• **Work to do**
Please copy the rows below word for word, leaving out the pictures.
+++ Exercise materials +++
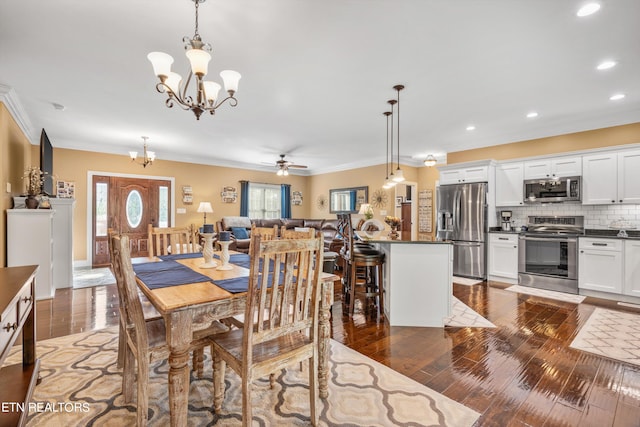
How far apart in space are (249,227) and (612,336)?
270 inches

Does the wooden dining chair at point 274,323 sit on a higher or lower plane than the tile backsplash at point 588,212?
lower

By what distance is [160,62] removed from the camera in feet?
6.34

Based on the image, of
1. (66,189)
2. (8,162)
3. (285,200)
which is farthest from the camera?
(285,200)

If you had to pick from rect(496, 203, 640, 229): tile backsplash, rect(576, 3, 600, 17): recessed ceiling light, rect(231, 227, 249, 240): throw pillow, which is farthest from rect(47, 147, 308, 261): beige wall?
rect(576, 3, 600, 17): recessed ceiling light

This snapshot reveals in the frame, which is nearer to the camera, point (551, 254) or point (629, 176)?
point (629, 176)

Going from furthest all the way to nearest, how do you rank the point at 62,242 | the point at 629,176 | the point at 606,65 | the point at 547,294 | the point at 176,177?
1. the point at 176,177
2. the point at 62,242
3. the point at 547,294
4. the point at 629,176
5. the point at 606,65

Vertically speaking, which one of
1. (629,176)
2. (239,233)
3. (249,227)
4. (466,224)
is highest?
(629,176)

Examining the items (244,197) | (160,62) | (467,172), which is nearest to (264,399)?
(160,62)

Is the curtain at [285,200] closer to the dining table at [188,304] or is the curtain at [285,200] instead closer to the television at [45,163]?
the television at [45,163]

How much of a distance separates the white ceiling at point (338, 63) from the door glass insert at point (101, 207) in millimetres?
1435

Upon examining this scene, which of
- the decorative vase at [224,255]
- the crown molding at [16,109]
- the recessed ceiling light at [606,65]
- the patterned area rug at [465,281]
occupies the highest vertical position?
the recessed ceiling light at [606,65]

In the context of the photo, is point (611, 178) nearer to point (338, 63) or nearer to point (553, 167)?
point (553, 167)

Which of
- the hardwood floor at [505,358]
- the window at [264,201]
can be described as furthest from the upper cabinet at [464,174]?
the window at [264,201]

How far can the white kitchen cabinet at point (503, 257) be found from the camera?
4.92 metres
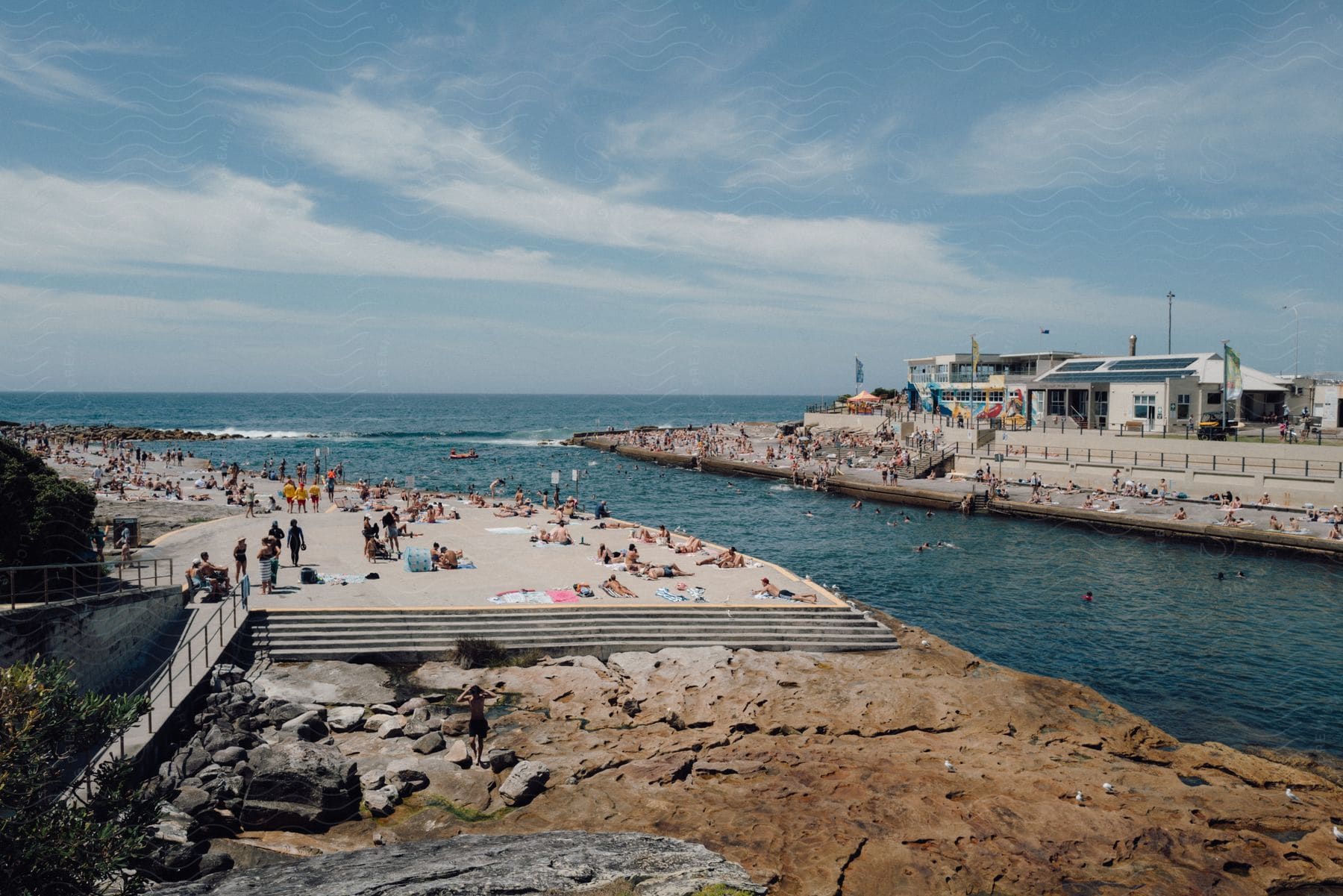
+++
• **Final result**
How far apart in space are (249,227) and (612,336)?
270 inches

Does the wooden dining chair at point 274,323 sit on a higher or lower plane than the tile backsplash at point 588,212?
lower

By what distance is [160,62] removed from the camera in feet?
6.34

Based on the image, of
1. (66,189)
2. (8,162)
3. (285,200)
which is farthest from the camera?
(285,200)

If you had to pick from rect(496, 203, 640, 229): tile backsplash, rect(576, 3, 600, 17): recessed ceiling light, rect(231, 227, 249, 240): throw pillow, which is farthest from rect(47, 147, 308, 261): beige wall?
rect(576, 3, 600, 17): recessed ceiling light

This snapshot reveals in the frame, which is nearer to the camera, point (551, 254) or point (629, 176)?
point (629, 176)

Going from furthest all the way to nearest, how do you rank the point at 62,242 | the point at 629,176 | the point at 606,65 | the point at 547,294 | the point at 176,177?
1. the point at 176,177
2. the point at 62,242
3. the point at 547,294
4. the point at 629,176
5. the point at 606,65

Vertically speaking, which one of
1. (629,176)
2. (239,233)
3. (249,227)
4. (466,224)
is highest?
(629,176)

Examining the items (244,197) | (160,62) | (467,172), which is nearest to (264,399)?
(160,62)

Is the curtain at [285,200] closer to the dining table at [188,304] or is the curtain at [285,200] instead closer to the television at [45,163]?
the television at [45,163]

How much of a distance separates the white ceiling at point (338, 63) from the door glass insert at point (101, 207) in millimetres?
1435

Upon examining this scene, which of
- the decorative vase at [224,255]
- the crown molding at [16,109]
- the recessed ceiling light at [606,65]
- the patterned area rug at [465,281]
occupies the highest vertical position?
the recessed ceiling light at [606,65]

In the context of the photo, is point (611, 178) nearer to point (338, 63) or nearer to point (553, 167)?
point (553, 167)

Which of
- the hardwood floor at [505,358]
- the window at [264,201]
can be described as furthest from the upper cabinet at [464,174]?
the window at [264,201]

How far can the white kitchen cabinet at point (503, 257) be found from the camera?
4.92 metres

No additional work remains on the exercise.